Big Data is the most valuable asset for companies and institutions, which rely on data analysis techniques for taking informed decisions and studying problem solutions. Tons of PBs (petabytes) of public data published by government bodies is electronically accessible, and this volume is growing. The availability of big data is bringing a paradigm shift in understanding public opinions, and planning and growing cities in which advances are becoming more and more data-driven. Government officials, city planners, statisticians, computer scientists, and engineers have begun collaborating to tackle these data science problems.

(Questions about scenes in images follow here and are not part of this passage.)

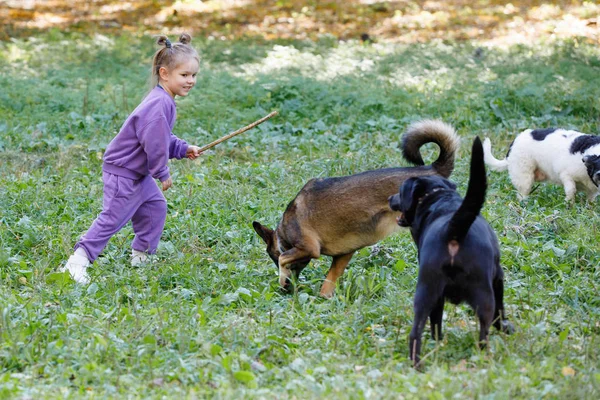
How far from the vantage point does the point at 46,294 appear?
5.87m

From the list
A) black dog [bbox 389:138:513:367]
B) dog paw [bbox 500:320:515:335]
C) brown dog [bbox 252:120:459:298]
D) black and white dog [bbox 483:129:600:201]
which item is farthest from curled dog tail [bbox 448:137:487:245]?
black and white dog [bbox 483:129:600:201]

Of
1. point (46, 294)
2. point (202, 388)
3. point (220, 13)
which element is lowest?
point (220, 13)

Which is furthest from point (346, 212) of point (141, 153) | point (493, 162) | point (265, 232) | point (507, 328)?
point (493, 162)

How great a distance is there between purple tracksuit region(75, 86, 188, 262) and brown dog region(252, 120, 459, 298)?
115 centimetres

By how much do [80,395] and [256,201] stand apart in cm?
411

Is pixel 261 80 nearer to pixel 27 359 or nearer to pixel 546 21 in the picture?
pixel 546 21

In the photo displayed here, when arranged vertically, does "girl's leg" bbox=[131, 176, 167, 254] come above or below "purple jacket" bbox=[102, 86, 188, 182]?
below

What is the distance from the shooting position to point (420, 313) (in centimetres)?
464

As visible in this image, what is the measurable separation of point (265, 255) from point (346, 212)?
1.24 metres

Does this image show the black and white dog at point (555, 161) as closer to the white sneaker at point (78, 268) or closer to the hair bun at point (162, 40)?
the hair bun at point (162, 40)

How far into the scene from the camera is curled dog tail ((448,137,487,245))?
14.4 feet

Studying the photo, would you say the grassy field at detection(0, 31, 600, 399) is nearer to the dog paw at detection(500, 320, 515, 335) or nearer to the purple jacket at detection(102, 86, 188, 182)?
the dog paw at detection(500, 320, 515, 335)

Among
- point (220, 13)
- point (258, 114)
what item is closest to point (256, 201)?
point (258, 114)

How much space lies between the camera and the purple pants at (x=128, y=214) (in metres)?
6.71
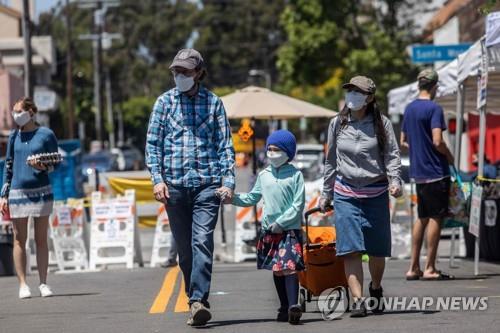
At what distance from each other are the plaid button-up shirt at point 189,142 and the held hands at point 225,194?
1.8 inches

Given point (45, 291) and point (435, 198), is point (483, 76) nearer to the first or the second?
point (435, 198)

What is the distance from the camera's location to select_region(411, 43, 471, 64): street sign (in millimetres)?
20969

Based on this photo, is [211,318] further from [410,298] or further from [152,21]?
[152,21]

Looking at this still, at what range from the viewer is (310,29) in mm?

The amount and diversity of available data requires innovative methods in data extraction, analysis, integration and visualization.

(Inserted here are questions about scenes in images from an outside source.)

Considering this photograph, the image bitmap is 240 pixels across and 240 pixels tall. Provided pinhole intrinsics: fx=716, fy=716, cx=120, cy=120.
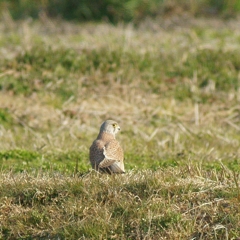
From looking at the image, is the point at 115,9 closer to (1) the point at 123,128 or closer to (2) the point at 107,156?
(1) the point at 123,128

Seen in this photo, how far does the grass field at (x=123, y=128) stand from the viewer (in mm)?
6047

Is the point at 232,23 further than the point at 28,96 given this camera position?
Yes

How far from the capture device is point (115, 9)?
17281 millimetres

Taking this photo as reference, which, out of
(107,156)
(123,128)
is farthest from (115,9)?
(107,156)

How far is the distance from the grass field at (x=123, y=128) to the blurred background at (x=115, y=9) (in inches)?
26.9

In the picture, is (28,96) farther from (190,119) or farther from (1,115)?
(190,119)

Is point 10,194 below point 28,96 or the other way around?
the other way around

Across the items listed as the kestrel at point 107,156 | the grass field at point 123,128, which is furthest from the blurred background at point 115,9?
the kestrel at point 107,156

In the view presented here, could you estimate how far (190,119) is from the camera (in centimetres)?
1145

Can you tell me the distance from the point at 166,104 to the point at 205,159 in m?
3.14

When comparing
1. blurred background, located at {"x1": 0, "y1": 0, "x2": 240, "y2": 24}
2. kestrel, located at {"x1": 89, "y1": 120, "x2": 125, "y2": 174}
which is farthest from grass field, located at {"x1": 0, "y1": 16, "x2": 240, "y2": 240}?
blurred background, located at {"x1": 0, "y1": 0, "x2": 240, "y2": 24}

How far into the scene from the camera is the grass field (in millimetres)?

Data Science is an emerging discipline that combines data management, machine learning, data analysis, statistics and mathematics, computational science, artificial intelligence, data visualization and user experience design to big data. Data scientists are engaged in developing methodologies, algorithms and software implementations for making data more accessible and useful.
WHAT IS DATA SCIENCE?
Data Science is the discipline which studies how to effectively use data. From a scientific point of view, data science consists of:
- data acquisition, representation, cleaning and integration;
- information/knowledge modelling and semantic and context/based enrichment;
- information retrieval, data mining, knowledge discovery;
- artificial intelligence methods and machine learning;
- topological data analysis and other statistical methods;
- data trustworthiness, prediction and recommendation,
- data visualization and exploration.
These phases create a pipeline for data science which is assisted by general technologies and tools. The most important technologies are based upon cloud and parallel computing, along the road which has been traced by the giants of data science, such as Google, Facebook, Amazon – whose main asset is the analysis of socially produced big data content. Among the emerging platforms and tools, we cite Hadoop, Hive, Spark, Flink and many others.
WHY IS DATA SCIENCE INTRINSICALLY INTERDISCIPLINARY?

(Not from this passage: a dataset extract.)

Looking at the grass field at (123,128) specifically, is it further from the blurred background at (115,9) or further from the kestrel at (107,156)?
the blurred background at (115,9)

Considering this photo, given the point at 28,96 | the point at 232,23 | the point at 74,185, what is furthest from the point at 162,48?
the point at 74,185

Scientists are increasingly recognizing the value of analyzing vast amounts of data to answer many interesting questions. Data science is strictly connected to empirical evaluation and practical application to real-world case studies coming from diverse fields. The development of these new methods benefits several fields: Bio-Medicine, Molecular Genetics, Business Intelligence, Sociology, Media Analysis, etc., which face similar challenges dealing with the rapidly increasing amount of available data. Knowledge in the world continuously evolves, scientists are challenged to keep the pace with it, by studying new and more robust knowledge extraction methods. To achieve this, it is necessary to a) work in parallel on multiple facets of the problem and b) combine scientists who are specialized in different areas.